A topic that’s on most people’s minds today: mortgage rates. That’s understandable. Since fall 2021, we have seen mortgage rates increase significantly. The trend affects homeowners, would-be homeowners and the greater financial and real estate
So, why the seemingly sudden rise in rates? While there are many factors that affect rates, the number one item that moves mortgage rates is the expectation of inflation. The impacts of inflation, coupled with the artificially low rates we’ve experienced since 2020, has created an upward trend. But are rates as bad as the headlines lead us to believe? No.
Even at our current rate, historically, we are still enjoying a period of relatively low interest on home loans. Freddie Mac has provided a weekly rate survey since 1971 using the same methodology. The average 30-year rates from 1971 to end of 2021 was 7.8%, according to Freddie Mac. Since I started in the mortgage business in 1993, I have rarely seen rates above that 50-year average. Today’s rates are keeping with that trend, even with the hikes and inflation expectations. They are still lower than the 50-year average.
The coming weeks and months will have a lot to tell us about how the lending markets will respond to current market conditions. If the expectation is for significant inflation, then rates will likely rise. If the expectation changes to a recession and limited inflation, then we should see rates drop.
No matter what the lending market does in the future, as a consumer, it’s important that you understand the context of what’s happening and how it impacts your financial decisions when it comes to home ownership. Partnering with an expert mortgage broker that can offer creative solutions for your specific needs can be the difference between a smooth transaction and a disappointment or worse: a financial mistake.
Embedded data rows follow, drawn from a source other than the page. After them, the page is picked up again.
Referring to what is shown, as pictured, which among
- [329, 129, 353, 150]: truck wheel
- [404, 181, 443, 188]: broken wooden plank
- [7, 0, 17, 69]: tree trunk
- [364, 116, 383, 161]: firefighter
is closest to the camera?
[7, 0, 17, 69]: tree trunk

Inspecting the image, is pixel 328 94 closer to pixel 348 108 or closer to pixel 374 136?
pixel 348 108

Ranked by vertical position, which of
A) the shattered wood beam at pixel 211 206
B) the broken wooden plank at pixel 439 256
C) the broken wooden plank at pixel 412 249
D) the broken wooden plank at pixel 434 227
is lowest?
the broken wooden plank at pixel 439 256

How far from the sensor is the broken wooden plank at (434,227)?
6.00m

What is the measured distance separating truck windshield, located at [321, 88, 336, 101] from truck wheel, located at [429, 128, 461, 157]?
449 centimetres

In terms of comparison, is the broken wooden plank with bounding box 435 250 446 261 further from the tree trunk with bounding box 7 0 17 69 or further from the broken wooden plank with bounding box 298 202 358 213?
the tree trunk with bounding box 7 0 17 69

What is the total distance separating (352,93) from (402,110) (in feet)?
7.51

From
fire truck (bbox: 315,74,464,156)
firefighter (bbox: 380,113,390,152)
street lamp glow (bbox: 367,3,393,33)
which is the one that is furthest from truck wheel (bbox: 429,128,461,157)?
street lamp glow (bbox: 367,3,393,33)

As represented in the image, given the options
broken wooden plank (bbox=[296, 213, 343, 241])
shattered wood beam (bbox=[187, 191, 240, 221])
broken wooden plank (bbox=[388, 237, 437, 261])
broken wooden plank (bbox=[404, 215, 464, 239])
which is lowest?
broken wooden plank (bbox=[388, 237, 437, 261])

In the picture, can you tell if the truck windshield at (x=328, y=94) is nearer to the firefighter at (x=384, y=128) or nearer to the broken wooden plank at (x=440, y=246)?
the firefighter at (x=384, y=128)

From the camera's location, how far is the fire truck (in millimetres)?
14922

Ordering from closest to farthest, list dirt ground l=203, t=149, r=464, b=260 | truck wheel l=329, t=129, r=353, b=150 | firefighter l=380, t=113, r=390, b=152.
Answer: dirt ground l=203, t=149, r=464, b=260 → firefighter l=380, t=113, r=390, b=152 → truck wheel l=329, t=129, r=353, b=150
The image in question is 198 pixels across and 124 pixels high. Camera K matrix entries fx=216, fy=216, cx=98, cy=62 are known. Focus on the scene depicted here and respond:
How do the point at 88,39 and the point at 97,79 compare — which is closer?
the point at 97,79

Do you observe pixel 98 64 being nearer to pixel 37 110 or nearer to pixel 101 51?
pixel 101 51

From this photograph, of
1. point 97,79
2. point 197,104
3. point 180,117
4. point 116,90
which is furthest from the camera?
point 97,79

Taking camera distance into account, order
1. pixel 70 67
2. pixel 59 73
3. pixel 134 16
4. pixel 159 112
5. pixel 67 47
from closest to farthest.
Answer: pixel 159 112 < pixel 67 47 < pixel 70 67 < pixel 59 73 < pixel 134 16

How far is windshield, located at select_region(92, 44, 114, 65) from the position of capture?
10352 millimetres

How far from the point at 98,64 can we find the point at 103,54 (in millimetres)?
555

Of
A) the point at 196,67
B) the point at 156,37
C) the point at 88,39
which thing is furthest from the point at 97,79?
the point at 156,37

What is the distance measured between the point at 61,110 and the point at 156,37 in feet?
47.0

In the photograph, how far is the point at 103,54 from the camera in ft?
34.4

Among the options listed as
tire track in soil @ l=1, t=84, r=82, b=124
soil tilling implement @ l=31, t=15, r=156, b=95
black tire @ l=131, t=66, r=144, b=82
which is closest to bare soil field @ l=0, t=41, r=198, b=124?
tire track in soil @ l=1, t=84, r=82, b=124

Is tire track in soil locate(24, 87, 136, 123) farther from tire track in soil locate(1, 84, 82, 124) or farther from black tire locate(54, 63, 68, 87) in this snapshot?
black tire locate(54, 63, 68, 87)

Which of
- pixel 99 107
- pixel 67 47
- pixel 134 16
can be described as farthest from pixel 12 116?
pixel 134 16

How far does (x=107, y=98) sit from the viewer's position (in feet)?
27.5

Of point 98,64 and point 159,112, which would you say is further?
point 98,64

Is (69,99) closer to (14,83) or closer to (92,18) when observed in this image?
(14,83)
For instance, did you know that in some scenarios you can negotiate with a seller to buy down the interest rate? In simple terms, a buydown allows the borrower to obtain a lower rate by paying an additional fee that can be paid by the seller. This will help lessen the impact of higher monthly payments at today’s rate.
Another idea for buyers, if you are confident rates will drop in the next few years, you might consider an adjustable-rate mortgage. This type of loan allows you to refinance later when rates are more agreeable to your goals.
My job as a mortgage broker is to know on any given day which lenders have philosophies that align with my borrowers’ situations. Many borrowers think they have an easy case only to find out that not every lender will work with them. Working with a broker as opposed to a banker gives borrowers the ability to have a professional guide and rate shopper in a very complex world.
Bottom line? The ability to “shop around” for a lender that matches your needs comes in handy during dynamic times and can save you quite a bit of money in the long run.